このクロスワードパズルは、歴史、地理、文学、経済、生物など、幅広い分野からの知識を問うものがバランス良く配置されており、ただの暇つぶしではない、読者の真の「知力」を試すものと言えるでしょう。特に「タテのカギ」では、日本の古典的な出来事から世界の歴史的な建造物まで、ユニークなキーワードが並び、解き進めるごとに新しい発見があるはずです。SNS上でも、「まさか○○○大学の名前が出てくるとは!」「歴史の勉強になった」といった、知的好養が高まったという反響が多く見受けられました。
タテのカギに隠された「歴史と文学」の深掘り
タテのカギの1番は「曽我兄弟の仇討ち」に登場する工藤祐経(くどうすけつね)の家紋の名称を問うもので、これは日本の古典文学や歴史に関心を持つ方にはたまらない設問でしょう。また、8番では、ウィリアム・シェイクスピアの代表作が上演されたことで名高い、1599年にロンドン・テムズ川南岸に開設された歴史的な劇場に関する出題があります。これは、エリザベス朝演劇の華やかな時代を象徴するグローブ座のことで、世界史や演劇史におけるその重要性は計り知れません。このように、歴史的な背景を持つキーワードが散りばめられているため、パズルを解く過程がそのまま知的な旅になるのです。
さらに、10番では、140年前に設立され、20年前にハーバード大学に統合された米国の私立女子大学の名前が問われています。これはラドクリフ大学という、女性の高等教育の歴史において非常に重要な役割を果たした大学であり、現代社会におけるジェンダーや教育の歴史を考える上で示唆に富む出題であると感じました。

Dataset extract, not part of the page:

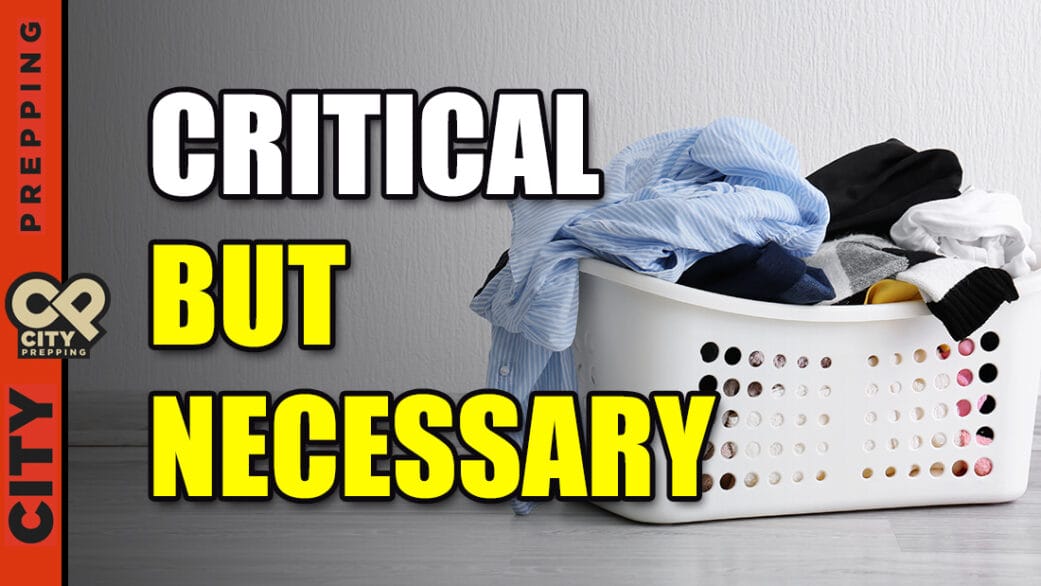 Laundry After The Grid Is Down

また、12番は、ポーランドの民主化運動の象徴である「連帯」発祥の地、グダニスクのドイツ語名、ダンツィヒを尋ねるなど、近現代史の知識も求められ、ヨーロッパの歴史的変遷を再認識させられます。
ヨコのカギを彩る「経済、文化、地理」のキーワード
一方、ヨコのカギも負けてはいません。1番の「活版印刷術の揺籃(ようらん)期に刊行された印刷物の総称」は、インキュナブラという、ヨーロッパの印刷文化の黎明期を指す専門用語であり、文化史や書籍史における重要な知識を試されます。このインキュナブラとは、活版印刷が発明された初期、具体的には1500年までにヨーロッパで刊行された印刷物のことを指す学術用語です。その後の知識の普及に大きな役割を果たしました。

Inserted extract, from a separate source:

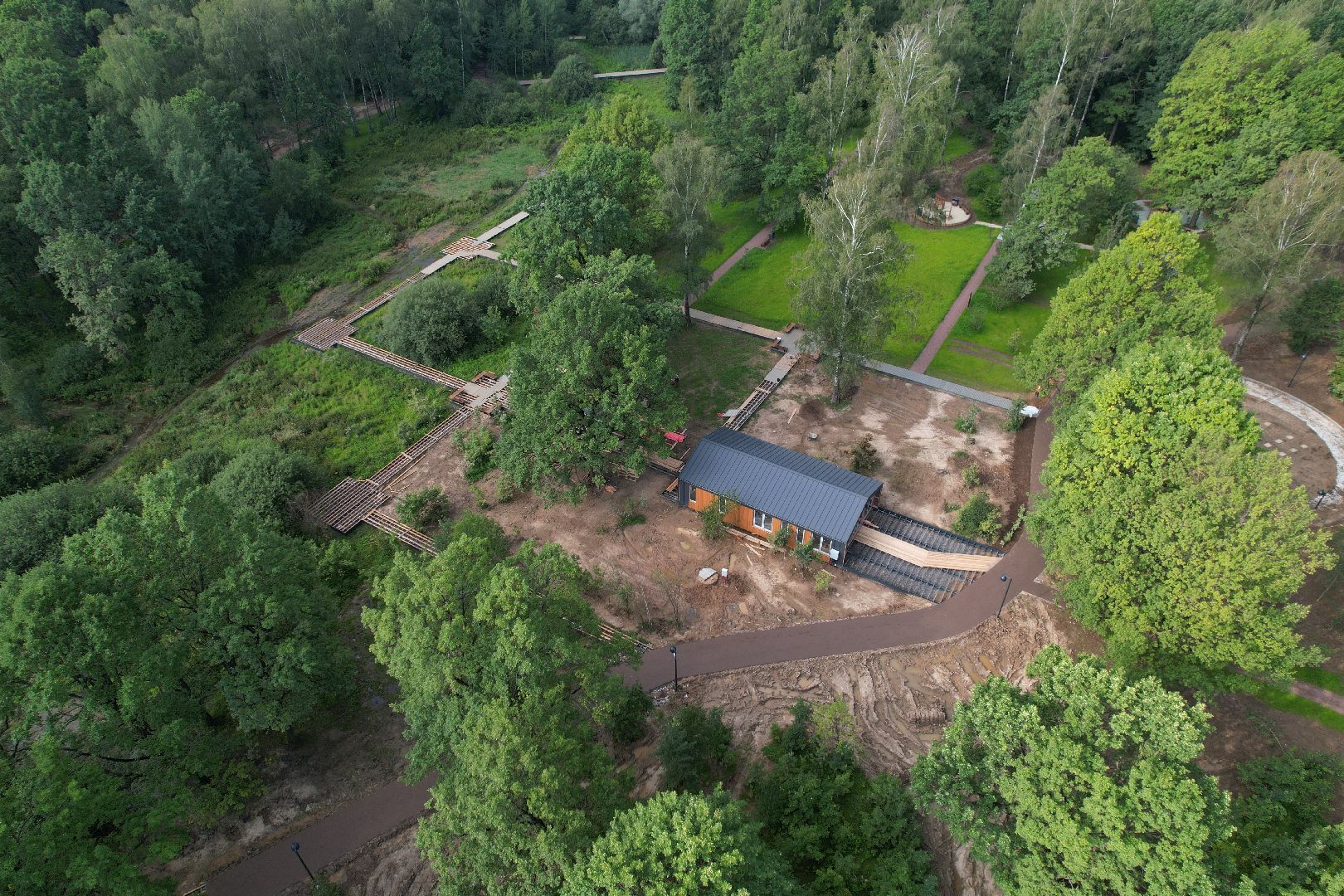 школа, фрязино,учеба, видео с коптера,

また、7番の「投資格言の一つ、○○○千両」は、経済・金融の分野に触れる読者であればピンとくる、売り時に関する有名な格言を問うています。経済の仕組みや資産運用に関する関心の高さがうかがえますね。さらに、16番では、米ハリウッドのレストラン・オーナーの名前にちなんだ、レタスやアボカドなどを使ったコブサラダに関する出題があり、これは食文化やライフスタイルにまで視点を広げています。そして、19番では、主著に『社会的共通資本』などを持つ、環境や社会問題にも積極的に関わった高名な理論経済学者、宇沢弘文(うざわひろふみ)氏の名前を答えさせるなど、社会科学に関する深い知識も求められる内容になっています。

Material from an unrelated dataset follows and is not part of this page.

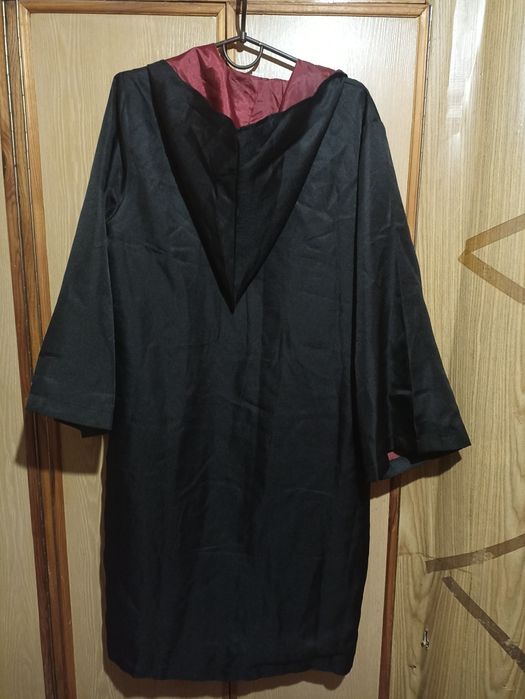 Карнавальный плащ мантия Гарри Поттера Гриффиндор  взрослый размер L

このクロスワードに挑戦することは、単にパズルを解く楽しさだけでなく、幅広い知識の再確認と新たな発見をもたらしてくれるでしょう。これこそが、新聞の読み物としての真価であり、知的探求心を刺激する良質なコンテンツだと私は強く評価します。この記事を読まれた皆さまも、ぜひ当時の紙面を見つけ出し、この奥深い教養のクロスワードにチャレンジしてみてはいかがでしょうか。